▸ **Excerto**:
Por César Dario Mariano da Silva -
Despontam decisões no sentido de que, sendo a pena de multa de pequeno valor, por não ultrapassar o necessário para a cobrança pela Fazenda Pública, pode o magistrado indeferir o processamento de sua execução por ausência de interesse de agir.
Não me parece ser correto esse posicionamento, como demonstrarei a seguir.
Durante muitos anos, a responsabilidade pela execução da pena de multa foi da Procuradoria da Fazenda do Estado ou da Procuradoria-Geral da Fazenda Nacional, a depender da espécie de crime cometido, observado o procedimento da Lei de Execução Fiscal.
Diante da literalidade da redação do CP, artigo 51, não se pode negar que a pena de multa é considerada dívida de valor e que sua execução deve obedecer às normas da legislação relativa à dívida ativa da Fazenda Pública, no caso, o procedimento da Lei de Execução Fiscal, observadas, inclusive, as causas interruptivas e suspensivas da prescrição
Por outro lado, a multa não deixa de ser pena (CP, artigo 32), com caráter retributivo e preventivo, não perdendo, assim, sua natureza penal.

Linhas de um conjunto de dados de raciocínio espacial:
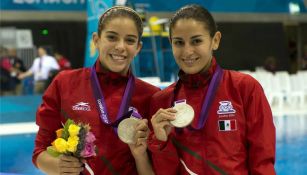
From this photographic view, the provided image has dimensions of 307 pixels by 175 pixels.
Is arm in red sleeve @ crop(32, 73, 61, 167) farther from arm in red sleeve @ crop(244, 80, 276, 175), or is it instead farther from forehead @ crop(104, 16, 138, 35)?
arm in red sleeve @ crop(244, 80, 276, 175)

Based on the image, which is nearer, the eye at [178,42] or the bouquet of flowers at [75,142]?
the bouquet of flowers at [75,142]

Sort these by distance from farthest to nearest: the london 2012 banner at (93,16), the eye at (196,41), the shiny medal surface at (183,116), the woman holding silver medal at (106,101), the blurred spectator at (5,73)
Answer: the blurred spectator at (5,73) → the london 2012 banner at (93,16) → the woman holding silver medal at (106,101) → the eye at (196,41) → the shiny medal surface at (183,116)

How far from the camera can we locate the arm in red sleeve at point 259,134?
2.03 metres

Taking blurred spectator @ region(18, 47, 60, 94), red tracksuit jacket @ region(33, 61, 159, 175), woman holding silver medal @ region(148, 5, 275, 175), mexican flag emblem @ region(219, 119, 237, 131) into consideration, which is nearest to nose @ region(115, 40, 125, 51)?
red tracksuit jacket @ region(33, 61, 159, 175)

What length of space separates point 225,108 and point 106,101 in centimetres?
66

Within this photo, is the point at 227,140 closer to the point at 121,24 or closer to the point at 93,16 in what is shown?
the point at 121,24

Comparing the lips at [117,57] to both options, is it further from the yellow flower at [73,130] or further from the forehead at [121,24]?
the yellow flower at [73,130]

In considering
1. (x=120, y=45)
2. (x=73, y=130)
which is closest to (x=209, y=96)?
(x=120, y=45)

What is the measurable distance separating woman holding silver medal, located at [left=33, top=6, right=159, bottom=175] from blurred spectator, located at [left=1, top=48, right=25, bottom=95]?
13.2 meters

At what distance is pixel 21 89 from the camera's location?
49.9 ft

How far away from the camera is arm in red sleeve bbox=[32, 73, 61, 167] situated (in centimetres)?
238

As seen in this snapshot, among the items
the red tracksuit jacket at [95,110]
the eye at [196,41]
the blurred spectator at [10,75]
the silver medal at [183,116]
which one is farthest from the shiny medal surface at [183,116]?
the blurred spectator at [10,75]

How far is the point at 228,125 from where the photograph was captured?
2.10 metres

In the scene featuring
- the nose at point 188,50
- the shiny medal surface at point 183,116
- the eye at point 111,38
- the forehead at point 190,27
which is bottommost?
the shiny medal surface at point 183,116
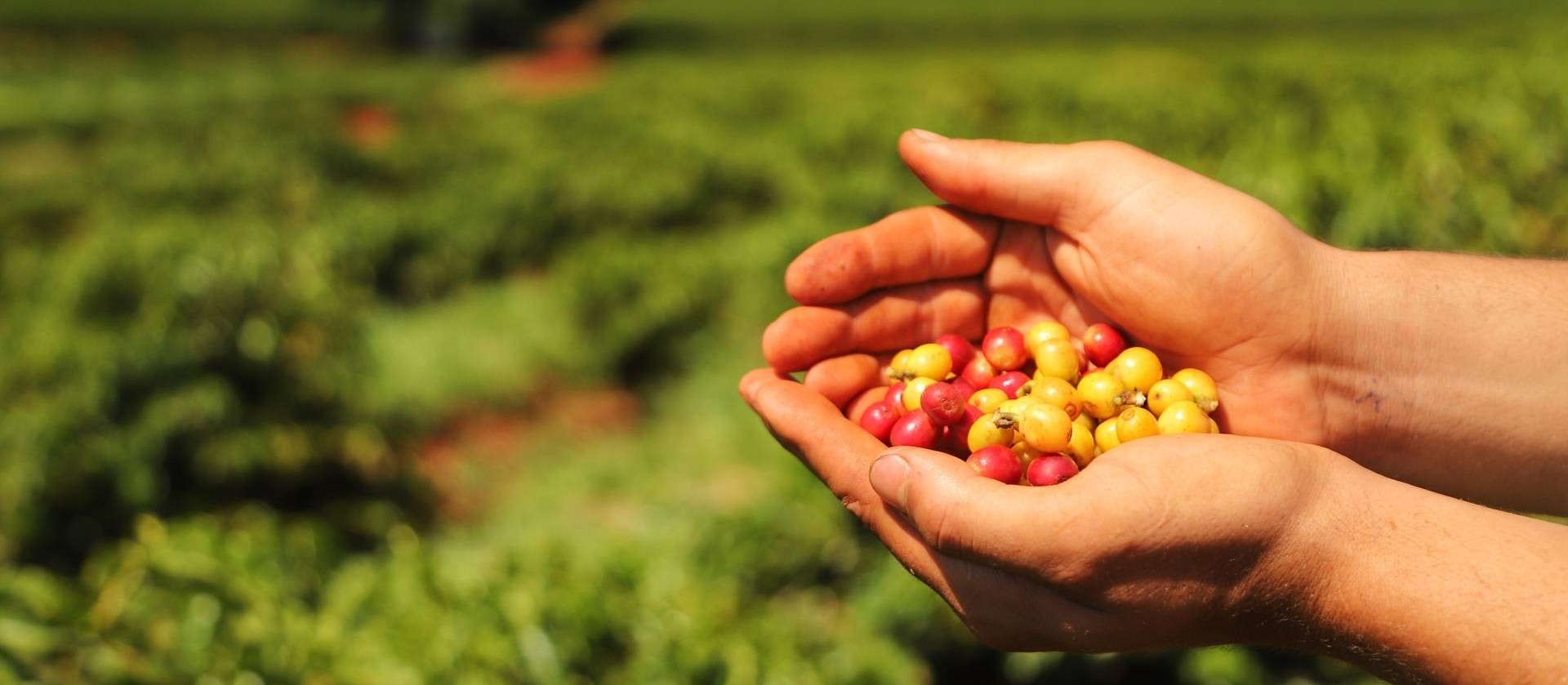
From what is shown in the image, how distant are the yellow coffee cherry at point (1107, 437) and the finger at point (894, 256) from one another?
29.6 inches

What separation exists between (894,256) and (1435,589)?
1574 millimetres

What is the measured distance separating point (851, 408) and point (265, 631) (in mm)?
2462

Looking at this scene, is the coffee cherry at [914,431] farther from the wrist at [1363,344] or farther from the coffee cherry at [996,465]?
the wrist at [1363,344]

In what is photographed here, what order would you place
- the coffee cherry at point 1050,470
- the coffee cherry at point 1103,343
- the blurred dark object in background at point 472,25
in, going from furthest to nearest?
the blurred dark object in background at point 472,25, the coffee cherry at point 1103,343, the coffee cherry at point 1050,470

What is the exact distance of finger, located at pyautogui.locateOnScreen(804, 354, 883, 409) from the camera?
279cm

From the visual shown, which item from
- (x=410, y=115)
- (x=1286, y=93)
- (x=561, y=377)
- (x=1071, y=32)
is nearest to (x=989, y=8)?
(x=1071, y=32)

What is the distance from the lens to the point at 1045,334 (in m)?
2.83

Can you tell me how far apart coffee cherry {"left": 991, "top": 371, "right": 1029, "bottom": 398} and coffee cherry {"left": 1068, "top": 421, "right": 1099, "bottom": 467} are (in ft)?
0.79

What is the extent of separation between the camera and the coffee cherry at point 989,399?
8.64 feet

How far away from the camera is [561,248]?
9.80 m

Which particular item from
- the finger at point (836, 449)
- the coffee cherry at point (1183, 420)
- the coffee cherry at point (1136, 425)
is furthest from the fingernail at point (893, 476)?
the coffee cherry at point (1183, 420)

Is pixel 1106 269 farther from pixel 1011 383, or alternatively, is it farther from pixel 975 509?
pixel 975 509

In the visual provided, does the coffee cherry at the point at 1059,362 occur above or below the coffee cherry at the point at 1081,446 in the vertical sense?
above

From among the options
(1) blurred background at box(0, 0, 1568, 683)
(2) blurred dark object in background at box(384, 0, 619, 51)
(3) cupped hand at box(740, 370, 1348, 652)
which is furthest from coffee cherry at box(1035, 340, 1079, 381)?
(2) blurred dark object in background at box(384, 0, 619, 51)
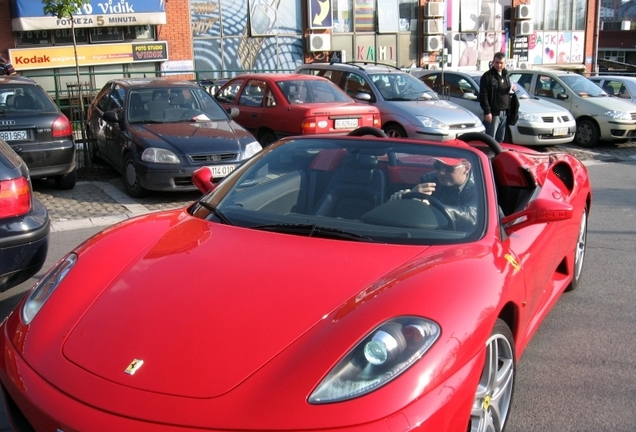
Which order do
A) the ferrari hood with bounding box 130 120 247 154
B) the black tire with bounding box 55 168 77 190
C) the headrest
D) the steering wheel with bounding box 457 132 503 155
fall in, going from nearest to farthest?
the steering wheel with bounding box 457 132 503 155 → the ferrari hood with bounding box 130 120 247 154 → the black tire with bounding box 55 168 77 190 → the headrest

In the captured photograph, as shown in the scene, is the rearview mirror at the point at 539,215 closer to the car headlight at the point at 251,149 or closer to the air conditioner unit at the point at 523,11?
the car headlight at the point at 251,149

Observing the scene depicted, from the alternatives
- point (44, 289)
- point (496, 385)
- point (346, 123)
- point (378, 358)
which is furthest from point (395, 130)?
point (378, 358)

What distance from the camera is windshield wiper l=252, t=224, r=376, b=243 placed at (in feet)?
11.4

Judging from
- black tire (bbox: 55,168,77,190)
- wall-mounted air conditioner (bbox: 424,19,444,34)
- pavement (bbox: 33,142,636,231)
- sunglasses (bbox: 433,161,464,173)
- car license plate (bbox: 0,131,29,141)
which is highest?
wall-mounted air conditioner (bbox: 424,19,444,34)

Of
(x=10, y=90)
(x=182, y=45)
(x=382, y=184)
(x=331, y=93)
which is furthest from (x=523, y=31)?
(x=382, y=184)

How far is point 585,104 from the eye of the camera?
15555mm

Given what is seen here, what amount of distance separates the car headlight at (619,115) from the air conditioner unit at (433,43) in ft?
45.5

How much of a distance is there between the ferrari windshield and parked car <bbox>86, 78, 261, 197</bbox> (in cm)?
463

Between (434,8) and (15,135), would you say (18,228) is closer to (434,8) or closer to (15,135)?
(15,135)

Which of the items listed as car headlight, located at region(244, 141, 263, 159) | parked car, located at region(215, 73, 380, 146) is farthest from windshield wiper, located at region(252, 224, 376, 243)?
parked car, located at region(215, 73, 380, 146)

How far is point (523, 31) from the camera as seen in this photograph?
104ft

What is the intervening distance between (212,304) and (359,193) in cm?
124

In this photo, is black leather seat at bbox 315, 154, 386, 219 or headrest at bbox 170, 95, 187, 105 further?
headrest at bbox 170, 95, 187, 105

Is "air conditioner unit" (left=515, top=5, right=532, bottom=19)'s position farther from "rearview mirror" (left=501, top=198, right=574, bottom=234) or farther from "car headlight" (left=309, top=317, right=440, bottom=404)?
"car headlight" (left=309, top=317, right=440, bottom=404)
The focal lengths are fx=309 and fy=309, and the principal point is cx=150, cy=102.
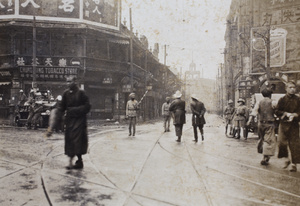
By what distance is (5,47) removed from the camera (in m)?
25.9

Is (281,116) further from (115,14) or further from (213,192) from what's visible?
(115,14)

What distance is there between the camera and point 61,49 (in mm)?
25938

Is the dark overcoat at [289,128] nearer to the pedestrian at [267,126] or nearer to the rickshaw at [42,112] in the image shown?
the pedestrian at [267,126]

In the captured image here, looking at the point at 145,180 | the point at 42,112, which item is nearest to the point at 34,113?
the point at 42,112

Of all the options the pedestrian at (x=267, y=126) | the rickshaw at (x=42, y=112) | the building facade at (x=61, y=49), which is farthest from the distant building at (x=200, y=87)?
the pedestrian at (x=267, y=126)

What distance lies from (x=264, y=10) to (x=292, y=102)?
2036cm

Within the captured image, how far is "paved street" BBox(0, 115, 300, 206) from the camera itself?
170 inches

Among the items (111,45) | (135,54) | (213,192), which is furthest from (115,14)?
(213,192)

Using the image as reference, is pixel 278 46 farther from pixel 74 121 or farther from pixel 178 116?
pixel 74 121

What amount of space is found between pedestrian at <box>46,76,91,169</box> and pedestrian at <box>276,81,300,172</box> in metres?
4.32

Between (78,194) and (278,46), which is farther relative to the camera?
(278,46)

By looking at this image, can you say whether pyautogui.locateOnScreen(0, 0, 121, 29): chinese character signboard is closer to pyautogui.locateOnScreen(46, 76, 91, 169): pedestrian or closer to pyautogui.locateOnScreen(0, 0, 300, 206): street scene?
pyautogui.locateOnScreen(0, 0, 300, 206): street scene

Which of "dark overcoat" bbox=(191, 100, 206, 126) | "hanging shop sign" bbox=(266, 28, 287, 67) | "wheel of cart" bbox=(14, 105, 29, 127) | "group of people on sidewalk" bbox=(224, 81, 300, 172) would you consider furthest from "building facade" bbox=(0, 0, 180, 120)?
"group of people on sidewalk" bbox=(224, 81, 300, 172)

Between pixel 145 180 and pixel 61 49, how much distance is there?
888 inches
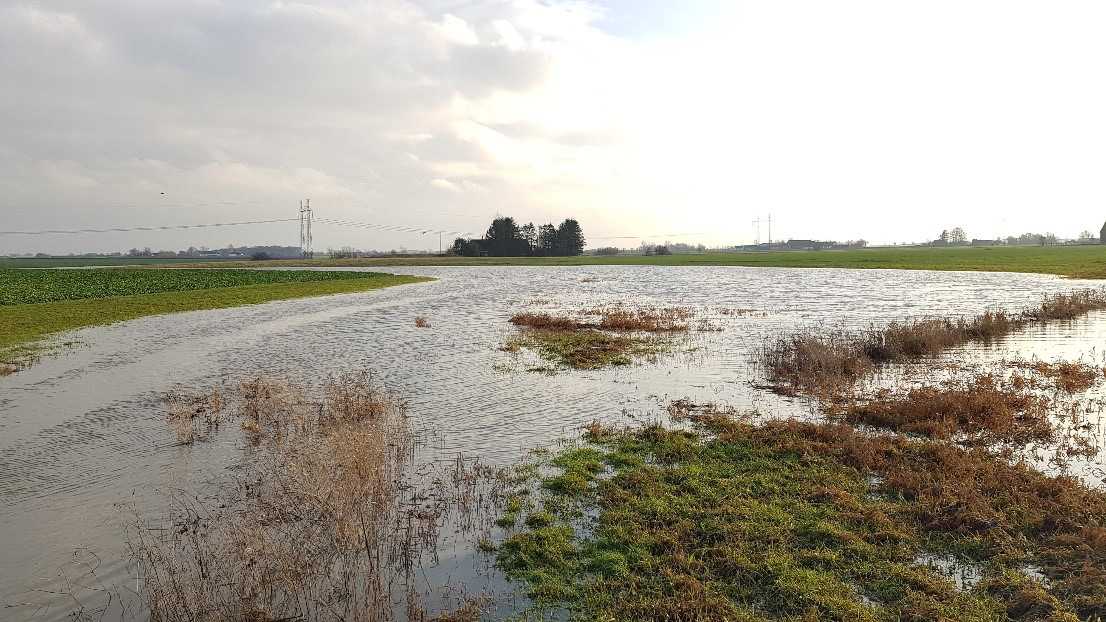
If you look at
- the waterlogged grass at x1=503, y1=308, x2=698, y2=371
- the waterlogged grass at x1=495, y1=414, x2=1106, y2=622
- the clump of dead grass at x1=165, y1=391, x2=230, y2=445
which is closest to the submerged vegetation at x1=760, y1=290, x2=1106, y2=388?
the waterlogged grass at x1=503, y1=308, x2=698, y2=371

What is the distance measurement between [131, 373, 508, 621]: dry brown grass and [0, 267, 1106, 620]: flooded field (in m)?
0.78

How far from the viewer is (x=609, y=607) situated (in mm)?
7578

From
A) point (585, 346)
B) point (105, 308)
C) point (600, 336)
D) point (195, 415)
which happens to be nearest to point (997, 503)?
point (195, 415)

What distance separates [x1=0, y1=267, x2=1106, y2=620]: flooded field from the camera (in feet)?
33.5

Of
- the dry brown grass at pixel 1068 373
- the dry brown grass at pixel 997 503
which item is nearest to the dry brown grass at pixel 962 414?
the dry brown grass at pixel 997 503

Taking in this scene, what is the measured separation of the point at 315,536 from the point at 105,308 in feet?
153

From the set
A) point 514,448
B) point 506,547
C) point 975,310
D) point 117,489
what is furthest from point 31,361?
point 975,310

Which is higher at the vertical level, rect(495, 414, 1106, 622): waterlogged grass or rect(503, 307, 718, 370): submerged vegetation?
rect(503, 307, 718, 370): submerged vegetation

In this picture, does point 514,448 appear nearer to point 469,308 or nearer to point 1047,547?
point 1047,547

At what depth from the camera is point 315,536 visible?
942cm

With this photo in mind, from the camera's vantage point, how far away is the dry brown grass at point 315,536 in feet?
25.3

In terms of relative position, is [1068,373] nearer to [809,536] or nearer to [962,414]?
[962,414]

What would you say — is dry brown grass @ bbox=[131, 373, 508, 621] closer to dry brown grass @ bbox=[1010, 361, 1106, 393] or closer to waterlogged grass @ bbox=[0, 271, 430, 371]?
dry brown grass @ bbox=[1010, 361, 1106, 393]

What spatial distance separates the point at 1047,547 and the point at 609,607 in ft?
20.7
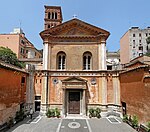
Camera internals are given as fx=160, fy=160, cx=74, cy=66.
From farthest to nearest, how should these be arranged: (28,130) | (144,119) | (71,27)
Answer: (71,27) < (28,130) < (144,119)

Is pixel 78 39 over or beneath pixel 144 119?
over

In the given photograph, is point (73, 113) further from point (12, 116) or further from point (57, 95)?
point (12, 116)

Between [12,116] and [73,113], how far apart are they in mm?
7469

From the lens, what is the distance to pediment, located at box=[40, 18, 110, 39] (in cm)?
2152

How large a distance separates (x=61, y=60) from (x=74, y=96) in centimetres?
506

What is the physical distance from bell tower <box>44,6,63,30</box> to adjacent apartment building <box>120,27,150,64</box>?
944 inches

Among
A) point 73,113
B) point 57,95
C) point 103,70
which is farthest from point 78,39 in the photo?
point 73,113

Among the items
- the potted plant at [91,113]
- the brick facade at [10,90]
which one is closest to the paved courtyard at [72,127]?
the brick facade at [10,90]

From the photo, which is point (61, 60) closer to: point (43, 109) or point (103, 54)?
point (103, 54)

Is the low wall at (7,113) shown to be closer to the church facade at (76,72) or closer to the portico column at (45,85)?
the portico column at (45,85)

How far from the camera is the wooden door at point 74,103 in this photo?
20312mm

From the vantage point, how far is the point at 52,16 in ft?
161

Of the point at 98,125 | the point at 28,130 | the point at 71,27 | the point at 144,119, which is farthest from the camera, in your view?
the point at 71,27

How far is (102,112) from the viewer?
1989 centimetres
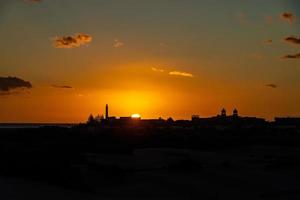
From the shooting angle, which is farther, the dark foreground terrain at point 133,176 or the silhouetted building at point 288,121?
the silhouetted building at point 288,121

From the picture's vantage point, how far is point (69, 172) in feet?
57.5

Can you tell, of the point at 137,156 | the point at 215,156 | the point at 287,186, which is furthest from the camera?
the point at 215,156

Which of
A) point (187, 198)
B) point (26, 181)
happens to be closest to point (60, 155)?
point (26, 181)

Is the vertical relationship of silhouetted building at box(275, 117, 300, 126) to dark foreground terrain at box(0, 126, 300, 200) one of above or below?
above

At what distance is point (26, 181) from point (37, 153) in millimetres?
1950

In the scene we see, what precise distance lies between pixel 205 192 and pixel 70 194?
489 centimetres

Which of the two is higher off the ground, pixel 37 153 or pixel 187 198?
pixel 37 153

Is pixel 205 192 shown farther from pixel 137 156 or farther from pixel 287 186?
pixel 137 156

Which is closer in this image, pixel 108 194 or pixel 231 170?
pixel 108 194

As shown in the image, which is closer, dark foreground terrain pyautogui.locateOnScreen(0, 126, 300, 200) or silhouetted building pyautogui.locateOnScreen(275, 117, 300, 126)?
dark foreground terrain pyautogui.locateOnScreen(0, 126, 300, 200)

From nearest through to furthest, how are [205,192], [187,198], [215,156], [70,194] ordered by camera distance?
[70,194]
[187,198]
[205,192]
[215,156]

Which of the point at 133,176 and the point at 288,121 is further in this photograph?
the point at 288,121

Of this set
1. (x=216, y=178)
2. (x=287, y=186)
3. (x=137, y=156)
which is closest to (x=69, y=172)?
(x=216, y=178)

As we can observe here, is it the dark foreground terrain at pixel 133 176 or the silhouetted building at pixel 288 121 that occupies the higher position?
the silhouetted building at pixel 288 121
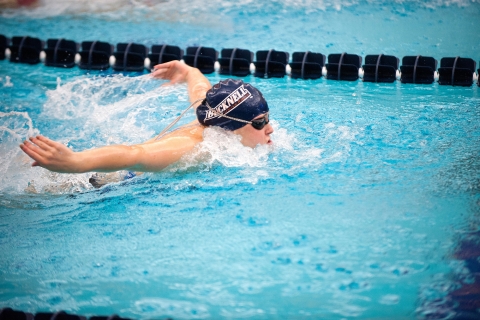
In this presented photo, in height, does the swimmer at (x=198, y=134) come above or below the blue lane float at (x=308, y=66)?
below

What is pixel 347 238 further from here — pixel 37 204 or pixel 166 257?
pixel 37 204

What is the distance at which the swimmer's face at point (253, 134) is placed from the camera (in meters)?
3.05

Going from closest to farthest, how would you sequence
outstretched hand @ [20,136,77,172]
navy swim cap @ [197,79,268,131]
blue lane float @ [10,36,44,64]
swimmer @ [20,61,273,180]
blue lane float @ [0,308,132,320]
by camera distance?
blue lane float @ [0,308,132,320], outstretched hand @ [20,136,77,172], swimmer @ [20,61,273,180], navy swim cap @ [197,79,268,131], blue lane float @ [10,36,44,64]

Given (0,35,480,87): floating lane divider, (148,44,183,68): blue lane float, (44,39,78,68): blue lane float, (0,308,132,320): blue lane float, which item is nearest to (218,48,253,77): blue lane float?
(0,35,480,87): floating lane divider

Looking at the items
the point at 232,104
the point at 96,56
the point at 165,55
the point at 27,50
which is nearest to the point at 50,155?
the point at 232,104

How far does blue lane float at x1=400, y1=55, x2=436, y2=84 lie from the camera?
4531 millimetres

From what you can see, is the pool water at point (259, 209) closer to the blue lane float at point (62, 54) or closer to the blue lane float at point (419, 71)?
the blue lane float at point (419, 71)

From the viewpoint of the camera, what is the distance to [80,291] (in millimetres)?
2332

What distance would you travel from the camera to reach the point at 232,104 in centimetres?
299

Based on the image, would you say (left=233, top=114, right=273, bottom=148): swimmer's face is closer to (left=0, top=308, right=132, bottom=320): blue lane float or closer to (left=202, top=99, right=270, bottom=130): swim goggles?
(left=202, top=99, right=270, bottom=130): swim goggles

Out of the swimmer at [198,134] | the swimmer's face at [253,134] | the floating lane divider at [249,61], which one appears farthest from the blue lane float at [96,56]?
the swimmer's face at [253,134]


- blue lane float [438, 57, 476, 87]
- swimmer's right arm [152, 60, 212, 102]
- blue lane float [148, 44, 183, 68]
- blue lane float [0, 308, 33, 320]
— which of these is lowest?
blue lane float [0, 308, 33, 320]

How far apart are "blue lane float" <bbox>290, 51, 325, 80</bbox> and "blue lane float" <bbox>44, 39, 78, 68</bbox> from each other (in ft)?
6.96

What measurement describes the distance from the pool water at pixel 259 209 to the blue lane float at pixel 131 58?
1.06 feet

▸ **Enunciado do problema**: Transcreva, sem qualquer alteração, tudo o que vai de "Não me parece" até "sua natureza penal." no excerto sobre a execução da pena de multa. A listagem provém de uma fonte distinta da do excerto.

▸ **Solução proposta**:
Não me parece ser correto esse posicionamento, como demonstrarei a seguir.
Durante muitos anos, a responsabilidade pela execução da pena de multa foi da Procuradoria da Fazenda do Estado ou da Procuradoria-Geral da Fazenda Nacional, a depender da espécie de crime cometido, observado o procedimento da Lei de Execução Fiscal.
Diante da literalidade da redação do CP, artigo 51, não se pode negar que a pena de multa é considerada dívida de valor e que sua execução deve obedecer às normas da legislação relativa à dívida ativa da Fazenda Pública, no caso, o procedimento da Lei de Execução Fiscal, observadas, inclusive, as causas interruptivas e suspensivas da prescrição
Por outro lado, a multa não deixa de ser pena (CP, artigo 32), com caráter retributivo e preventivo, não perdendo, assim, sua natureza penal.